Seizure Foci Can Be Predicted Using Bayesian Inference on Epileptic Symptoms and Signs
Abstract number :
1.213
Submission category :
4. Clinical Epilepsy / 4B. Clinical Diagnosis
Year :
2021
Submission ID :
1825731
Source :
www.aesnet.org
Presentation date :
12/4/2021 12:00:00 PM
Published date :
Nov 22, 2021, 06:50 AM
Authors :
Ali Alim-Marvasti, MBBChir(Cantab) MA(Hons) MRCP(Neurology) - University College London; Gloria Romagnoli, MD PhD - UCL; Fernando Perez-Garcia, MSc - UCL; Fahmida Chowdhury, MD PhD - UCL; Beate Diehl, MD PhD - UCL; Rachel Sparks, PhD - King's College London; Sebastien Ourselin, PhD - King's College London; Matthew Clarkson, PhD - UCL; John Duncan, FRCP FMedSci - UCL
Rationale: Epilepsy affects 50 million people worldwide, a third continue to have seizures despite medications. Surgery can cure epilepsy if a seizure-focus is identified. But less than half of surgeries result in seizure-freedom (Bell GS et al. J Neurol Neurosurg Psychiatry 2017; 88(11): 933-40).
Epileptic symptoms and signs help to localise the seizure focus in the evaluation of patients with drug resistant focal epilepsy for curative surgery, but there are relatively few clinical experts that can interpret these seizure manifestations. The abilities of initial semiologies to predict seizure foci are also variable and their variances have not been captured in large datasets (Luders HO. Textbook of epilepsy surgery: CRC Press; 2008. Elwan S et al. Seizure 2018; 61: 203-8)
We created the largest database relating seizure manifestations to their brain sources and tested how accurately we could predict seizure foci compared to the best clinical experts.
Methods: We created the Semiology-to-Brain Database from a PRISMA-guided individual-participant systematic review, integrated as Semiology Visualisation Tool (SVT) in the 3D-Slicer platform to objectively localise patients' seizure foci. The database yielded 11230 localising and 2391 lateralising semiology datapoints from 4643 patients across 309 studies. We mapped localisations to 105 geodesic information flow (GIF) brain parcellations and modelled them as binomial random variables.
We used SVT to retrospectively predict seizure foci in 14 randomly selected postsurgical adult patients (external to the database) who had epilepsy surgery and remained entirely seizure-free.

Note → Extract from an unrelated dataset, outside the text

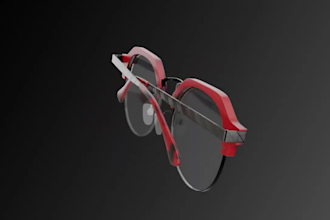 create sunglasses and eyewear design, 3d modelling and rendering animation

SVT evaluated the symptoms and signs in these 14 patients, using a Bayesian approach and inverse variance averaging for each brain region, to display predictions as probabilistic cortical heatmaps. These predictions were scored relative to the actual resected lobes and side of surgery. Finally, we compared SVT results to the scores of four expert epileptologists given the same clinical data.
Results: SVT was as good as expert clinicians in localising seizure foci (both scored 11/14 at best) but was even better at lateralising (+9 for SVT vs +7 for the best clinician).

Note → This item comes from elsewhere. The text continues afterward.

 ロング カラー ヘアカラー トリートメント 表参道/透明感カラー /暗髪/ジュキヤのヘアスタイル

Bayesian inference significantly enhanced SVT scores to match that of actual resections (Figs. 1 & 2).
Conclusions: SVT translates clinical phenotypes to anatomical imaging, is fully open-source, data-driven, and allows filtering by age using a graphical user interface.
We demonstrate that SVT predictions, despite being blinded to MRI and EEG data, are broadly congruent with actual resections for patients who are cured of their epilepsy after surgery, and as good as the best expert epileptologists’ predictions.
SVT could therefore be used as the basis for multimodal clinical decision support models to predict seizure foci in the presurgical evaluation of adult patients with drug-resistant focal epilepsy, with further validation required for use in children due to differing semiology (Ray A, Kotagal P. Epileptic Disord 2005; 7(4): 299-307).
Funding: Please list any funding that was received in support of this abstract.: Wellcome/EPSRC Centre for Interventional and Surgical Sciences (WEISS) (203145Z/16/Z).